The contract completes the hospital's transition from outsourcing its information technology support to a single vendor and instead using multiple vendors, each a specialist in their fields. IBM will provide outsourced services in Canada and at the hospital for the PeopleSoft applications that manage medical supplies, inventory, general ledger, accounts payable, purchasing, budgetary controls, asset management, payroll and benefits.
"We were looking for a more nimble, best-in-breed vendor relationship," said Rod Hanners, the hospital's chief operating officer. He noted that another company, Cerner Corp., supports the hospital's in-patient medical records systems.
The hospital is hoping to save $2 million to $3 million, Hanners said, around 10 percent of its IT operating budget, with the vendor changes.
For IBM, the contract is its first outsourcing support agreement with a California hospital and a significant step toward beefing up its healthcare industry practice.
The company last year acquired Healthlink Inc., a respected healthcare consulting group in Houston, and Corio, a Silicon Valley-based application hosting services company that specializes in medium-sized companies.
The company already provides consulting services to some area hospitals, including Cedars-Sinai Medical Center. Most of IBM healthcare contracts in the state have been with managed care companies, such as Blue Cross of California parent WellPoint Inc.

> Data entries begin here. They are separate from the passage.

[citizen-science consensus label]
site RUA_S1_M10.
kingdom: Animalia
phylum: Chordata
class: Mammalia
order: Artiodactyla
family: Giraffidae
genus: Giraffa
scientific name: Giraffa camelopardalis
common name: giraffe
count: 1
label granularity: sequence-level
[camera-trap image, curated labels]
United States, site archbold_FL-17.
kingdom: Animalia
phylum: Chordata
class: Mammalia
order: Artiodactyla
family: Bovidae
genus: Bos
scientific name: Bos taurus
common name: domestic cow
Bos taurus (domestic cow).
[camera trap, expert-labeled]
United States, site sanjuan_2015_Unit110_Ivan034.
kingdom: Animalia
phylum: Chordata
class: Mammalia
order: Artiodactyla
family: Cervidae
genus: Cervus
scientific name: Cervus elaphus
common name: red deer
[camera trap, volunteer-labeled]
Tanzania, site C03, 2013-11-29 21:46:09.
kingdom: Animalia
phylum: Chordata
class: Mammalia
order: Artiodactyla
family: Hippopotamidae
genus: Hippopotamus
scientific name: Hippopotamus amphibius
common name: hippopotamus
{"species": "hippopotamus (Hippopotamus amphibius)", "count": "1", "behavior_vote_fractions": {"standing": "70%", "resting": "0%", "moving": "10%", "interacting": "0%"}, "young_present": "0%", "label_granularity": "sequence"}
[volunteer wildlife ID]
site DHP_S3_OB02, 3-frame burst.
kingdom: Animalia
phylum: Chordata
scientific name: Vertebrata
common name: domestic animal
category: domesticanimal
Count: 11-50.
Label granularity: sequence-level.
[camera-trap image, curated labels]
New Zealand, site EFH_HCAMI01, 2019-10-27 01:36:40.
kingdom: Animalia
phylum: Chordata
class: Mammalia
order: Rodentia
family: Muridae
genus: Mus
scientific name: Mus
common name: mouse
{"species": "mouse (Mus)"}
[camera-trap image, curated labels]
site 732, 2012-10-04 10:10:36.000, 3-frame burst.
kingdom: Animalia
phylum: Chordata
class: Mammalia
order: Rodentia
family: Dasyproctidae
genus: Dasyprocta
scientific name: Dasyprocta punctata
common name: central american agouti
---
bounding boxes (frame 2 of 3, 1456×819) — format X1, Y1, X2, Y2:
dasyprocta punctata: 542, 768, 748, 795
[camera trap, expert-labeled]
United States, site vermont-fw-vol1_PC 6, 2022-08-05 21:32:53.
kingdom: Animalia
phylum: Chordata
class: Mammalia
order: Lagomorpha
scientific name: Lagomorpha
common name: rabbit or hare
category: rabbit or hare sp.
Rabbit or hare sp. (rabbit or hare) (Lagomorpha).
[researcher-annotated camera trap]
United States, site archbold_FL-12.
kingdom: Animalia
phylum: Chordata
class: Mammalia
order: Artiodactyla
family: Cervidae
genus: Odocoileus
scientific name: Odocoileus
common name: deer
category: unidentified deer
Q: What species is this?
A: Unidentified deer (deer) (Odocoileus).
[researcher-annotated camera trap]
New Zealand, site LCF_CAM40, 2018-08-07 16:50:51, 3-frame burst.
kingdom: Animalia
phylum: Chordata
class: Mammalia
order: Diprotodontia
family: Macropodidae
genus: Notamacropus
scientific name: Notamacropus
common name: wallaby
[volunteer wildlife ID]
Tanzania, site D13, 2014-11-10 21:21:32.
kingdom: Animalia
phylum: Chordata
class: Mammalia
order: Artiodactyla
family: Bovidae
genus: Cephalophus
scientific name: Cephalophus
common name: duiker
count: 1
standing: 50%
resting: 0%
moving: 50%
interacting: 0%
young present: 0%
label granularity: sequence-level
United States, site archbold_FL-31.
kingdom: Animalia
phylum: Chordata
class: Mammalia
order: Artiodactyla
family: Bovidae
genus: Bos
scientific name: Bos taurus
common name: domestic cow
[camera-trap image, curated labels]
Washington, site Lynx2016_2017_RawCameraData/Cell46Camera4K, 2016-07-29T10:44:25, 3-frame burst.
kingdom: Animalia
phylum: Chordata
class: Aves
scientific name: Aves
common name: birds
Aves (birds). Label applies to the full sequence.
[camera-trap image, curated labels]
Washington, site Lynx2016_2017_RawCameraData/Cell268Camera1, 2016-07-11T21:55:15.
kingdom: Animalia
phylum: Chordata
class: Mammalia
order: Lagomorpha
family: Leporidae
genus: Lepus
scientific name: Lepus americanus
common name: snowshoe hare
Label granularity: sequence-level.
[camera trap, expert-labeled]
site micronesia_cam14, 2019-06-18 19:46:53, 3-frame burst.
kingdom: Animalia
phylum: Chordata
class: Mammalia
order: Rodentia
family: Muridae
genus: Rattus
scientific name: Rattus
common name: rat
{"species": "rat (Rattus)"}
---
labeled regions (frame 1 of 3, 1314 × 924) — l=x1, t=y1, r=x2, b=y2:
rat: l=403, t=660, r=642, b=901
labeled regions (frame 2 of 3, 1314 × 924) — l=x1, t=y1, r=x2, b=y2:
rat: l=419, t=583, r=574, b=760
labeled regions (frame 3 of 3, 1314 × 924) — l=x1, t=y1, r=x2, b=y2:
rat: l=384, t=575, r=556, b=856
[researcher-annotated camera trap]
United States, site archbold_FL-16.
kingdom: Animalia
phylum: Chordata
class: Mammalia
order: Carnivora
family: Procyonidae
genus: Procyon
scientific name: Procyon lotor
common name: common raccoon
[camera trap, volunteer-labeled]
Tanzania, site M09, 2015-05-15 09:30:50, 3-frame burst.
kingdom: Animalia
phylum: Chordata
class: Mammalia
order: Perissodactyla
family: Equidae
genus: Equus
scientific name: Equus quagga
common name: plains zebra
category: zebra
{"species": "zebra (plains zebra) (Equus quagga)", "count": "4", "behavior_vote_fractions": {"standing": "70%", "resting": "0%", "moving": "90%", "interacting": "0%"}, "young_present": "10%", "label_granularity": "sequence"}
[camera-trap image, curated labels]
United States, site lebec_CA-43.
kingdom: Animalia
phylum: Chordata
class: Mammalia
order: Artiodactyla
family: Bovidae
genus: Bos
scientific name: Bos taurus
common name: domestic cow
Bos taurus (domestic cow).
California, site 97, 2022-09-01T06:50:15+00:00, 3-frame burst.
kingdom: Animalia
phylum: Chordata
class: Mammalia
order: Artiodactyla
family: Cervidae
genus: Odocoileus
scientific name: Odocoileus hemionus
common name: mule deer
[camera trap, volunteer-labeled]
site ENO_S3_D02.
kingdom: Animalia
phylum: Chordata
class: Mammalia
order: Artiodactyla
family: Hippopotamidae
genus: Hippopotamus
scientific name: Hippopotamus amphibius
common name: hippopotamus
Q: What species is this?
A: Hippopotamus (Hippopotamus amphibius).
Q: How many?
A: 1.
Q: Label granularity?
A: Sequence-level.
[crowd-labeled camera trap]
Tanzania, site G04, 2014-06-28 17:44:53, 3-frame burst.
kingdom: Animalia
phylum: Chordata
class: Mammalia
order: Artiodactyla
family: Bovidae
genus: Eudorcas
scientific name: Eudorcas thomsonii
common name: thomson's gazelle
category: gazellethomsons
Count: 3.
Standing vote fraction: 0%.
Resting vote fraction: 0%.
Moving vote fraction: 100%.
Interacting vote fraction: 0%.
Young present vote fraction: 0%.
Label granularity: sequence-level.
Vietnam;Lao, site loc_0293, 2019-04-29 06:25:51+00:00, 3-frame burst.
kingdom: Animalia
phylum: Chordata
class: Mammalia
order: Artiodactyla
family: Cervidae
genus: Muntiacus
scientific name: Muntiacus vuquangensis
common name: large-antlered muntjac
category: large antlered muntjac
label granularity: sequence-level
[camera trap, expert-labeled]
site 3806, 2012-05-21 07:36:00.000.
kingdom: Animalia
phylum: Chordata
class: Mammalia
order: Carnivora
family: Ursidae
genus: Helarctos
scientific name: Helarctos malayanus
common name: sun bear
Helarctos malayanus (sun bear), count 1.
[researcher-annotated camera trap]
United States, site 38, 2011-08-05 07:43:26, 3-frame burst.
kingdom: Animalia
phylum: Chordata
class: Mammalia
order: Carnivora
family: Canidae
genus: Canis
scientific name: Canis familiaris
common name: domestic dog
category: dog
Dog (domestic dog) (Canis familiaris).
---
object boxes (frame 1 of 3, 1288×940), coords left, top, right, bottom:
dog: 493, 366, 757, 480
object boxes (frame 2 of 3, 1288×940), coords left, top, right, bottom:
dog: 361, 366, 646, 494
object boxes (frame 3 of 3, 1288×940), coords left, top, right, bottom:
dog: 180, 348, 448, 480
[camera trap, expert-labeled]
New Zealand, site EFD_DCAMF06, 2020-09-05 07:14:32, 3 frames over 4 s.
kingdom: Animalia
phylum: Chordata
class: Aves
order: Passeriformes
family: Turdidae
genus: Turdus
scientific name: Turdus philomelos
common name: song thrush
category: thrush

"IBM has been on a tear both in outsourcing and targeting the healthcare market," said Jim Jacobson, health care industry attorney and partner at the Holland & Knight law firm.
Hospitals traditionally kept their IT services in-house with the rationale that their applications were too complex and specialized to outsource. That has changed as facilities migrated to using more industry standard software such as PeopleSoft's.
"Hospitals are realizing that their core competency is the care of patients, and to the extent that they can offload things to people who do that routinely, they can achieve better reliability and service for their clinicians at a reasonable cost," said Dana Sellers, a healthcare industry consultant for IBM Global Business Services.
Long Beach-based SCAN Health Plan, a senior-focused specialty health plan, has significantly expanded its Westside L.A. provider network.
With the addition this month of the UCLA Health System, SCAN members will have access to the UCLA Medical Center, Santa Monica-UCLA Medical Center and the 100-physician UCLA Medical Group.